### Information given
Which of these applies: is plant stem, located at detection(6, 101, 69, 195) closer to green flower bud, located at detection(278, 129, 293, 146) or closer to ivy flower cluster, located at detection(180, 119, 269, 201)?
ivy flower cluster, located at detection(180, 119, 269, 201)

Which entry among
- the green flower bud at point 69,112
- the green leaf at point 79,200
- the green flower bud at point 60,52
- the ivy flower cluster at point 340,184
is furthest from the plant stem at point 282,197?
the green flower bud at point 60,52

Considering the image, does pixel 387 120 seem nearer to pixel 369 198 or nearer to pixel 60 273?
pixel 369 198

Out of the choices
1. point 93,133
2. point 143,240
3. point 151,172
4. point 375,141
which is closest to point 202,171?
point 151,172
...
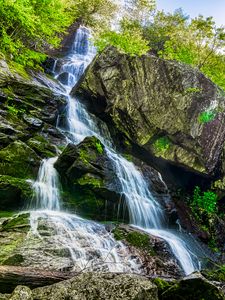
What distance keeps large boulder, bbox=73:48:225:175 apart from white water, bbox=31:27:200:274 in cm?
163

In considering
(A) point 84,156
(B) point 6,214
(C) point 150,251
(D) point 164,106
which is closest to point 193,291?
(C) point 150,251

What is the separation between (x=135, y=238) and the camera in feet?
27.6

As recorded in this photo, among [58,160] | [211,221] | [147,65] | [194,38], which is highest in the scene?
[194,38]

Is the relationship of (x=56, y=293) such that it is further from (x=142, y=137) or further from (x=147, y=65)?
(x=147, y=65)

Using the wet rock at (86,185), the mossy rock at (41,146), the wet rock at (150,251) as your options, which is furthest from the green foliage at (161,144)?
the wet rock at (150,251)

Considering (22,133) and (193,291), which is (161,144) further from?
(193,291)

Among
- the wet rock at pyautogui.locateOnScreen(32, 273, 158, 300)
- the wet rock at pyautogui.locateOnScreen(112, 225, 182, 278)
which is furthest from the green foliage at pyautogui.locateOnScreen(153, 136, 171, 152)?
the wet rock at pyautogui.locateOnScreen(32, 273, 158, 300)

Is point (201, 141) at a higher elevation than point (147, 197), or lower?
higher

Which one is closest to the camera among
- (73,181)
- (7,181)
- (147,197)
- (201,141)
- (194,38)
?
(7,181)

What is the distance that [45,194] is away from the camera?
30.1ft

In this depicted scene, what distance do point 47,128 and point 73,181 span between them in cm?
--
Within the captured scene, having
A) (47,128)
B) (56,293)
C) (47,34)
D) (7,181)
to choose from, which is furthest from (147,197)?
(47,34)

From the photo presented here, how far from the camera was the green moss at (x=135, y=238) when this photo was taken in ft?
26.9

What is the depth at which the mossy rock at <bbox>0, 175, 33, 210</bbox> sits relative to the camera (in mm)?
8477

### Objective
Please rename "camera" to "viewer" in everything from the line containing "Is point (201, 141)" down to the line containing "In this depicted", and write out only those lines with nothing else changed.

### Exercise result
Is point (201, 141) at a higher elevation than point (147, 197), or lower?
higher

Which one is closest to the viewer among
- (73,181)
- (7,181)
- (147,197)
- (201,141)
- (194,38)
?
(7,181)

What is the distance that [45,194] is away from the viewer?
30.1ft

In this depicted scene, what distance do point 47,128 and point 73,181 span between them in cm?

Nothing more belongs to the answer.